_ASSIGNMENT_.
Before you write out the listing, remove the pictures; everything else stays exactly as it is.

PROVIDED MATERIAL below:

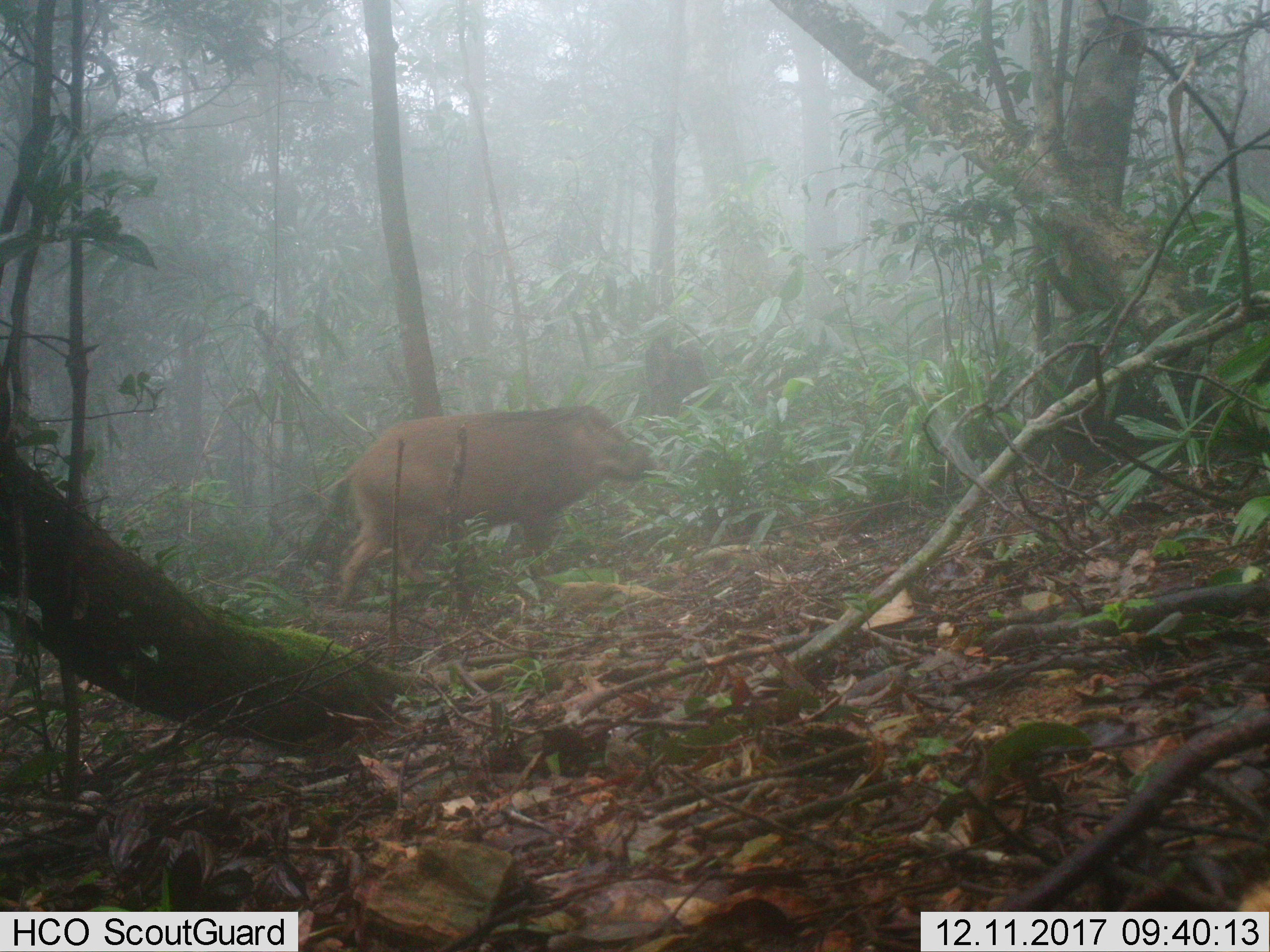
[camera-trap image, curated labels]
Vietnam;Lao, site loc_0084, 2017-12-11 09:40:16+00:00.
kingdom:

End of PROVIDED MATERIAL.

_COMPLETED EXERCISE_.
[camera-trap image, curated labels]
Vietnam;Lao, site loc_0084, 2017-12-11 09:40:16+00:00.
kingdom:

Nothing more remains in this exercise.